# [Excerpt]
So I'm back into the nightmare of std::swap and template overloading. I've been working on my cb::hash_table a bit,
which I built on cb::vector so I'm seeing a lot of stuff with vector. One issue is when the vector changes
capacity, you have to copy all the data over and delete the old ones. The normal way to implement vector is to do
this with a bunch of uninitialized copy constructor calls, then call the destructor on all the old data. But that
copy can be very expensive, and worse if your objects are large in memory it means you can temporarily double your
memory use.
So I had the idea to use swap. When the vector capacity changes, first go ahead and default construct everything in the
new space so it's valid. Then ::swap the new to the old, and then destruct the old vector. This is of course actually not
ideal, what you really want is a single call that would "swap_construct" and object so that you don't have to default
construct anything. But anyhoo, for many types of data it's easy to make a very cheap default constructor and a very
fast swap.

# [Stored data]
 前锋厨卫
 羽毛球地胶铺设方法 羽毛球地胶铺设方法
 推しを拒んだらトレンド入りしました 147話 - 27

---

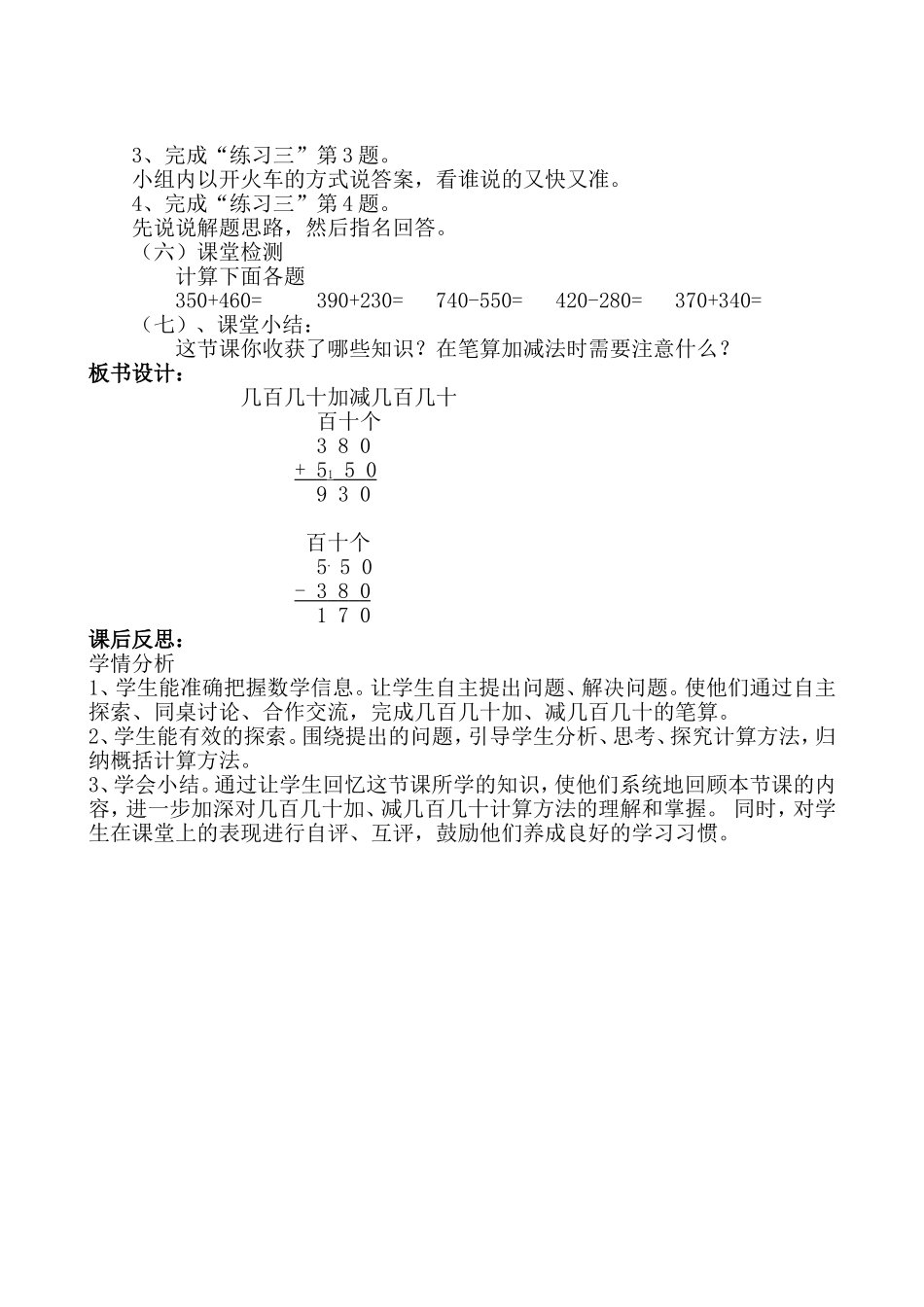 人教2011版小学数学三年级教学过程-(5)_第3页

# [Parts of the exercise]
1: Answer these questions using the std::swap post.
(a) What did the writer build cb::hash_table on?
(b) In the normal way of implementing vector, what is called on all the old data after the copy constructor calls?
(c) In the writer's idea, what is done to everything in the new space before the swap?
2: Write out the part of the std::swap post that opens with the words containing "So I'm back" and closes with "memory use.".

# [Numbered answers]
1:
(a) cb::vector
(b) The destructor
(c) It is default constructed so that it is valid.

2:
So I'm back into the nightmare of std::swap and template overloading. I've been working on my cb::hash_table a bit,
which I built on cb::vector so I'm seeing a lot of stuff with vector. One issue is when the vector changes
capacity, you have to copy all the data over and delete the old ones. The normal way to implement vector is to do
this with a bunch of uninitialized copy constructor calls, then call the destructor on all the old data. But that
copy can be very expensive, and worse if your objects are large in memory it means you can temporarily double your
memory use.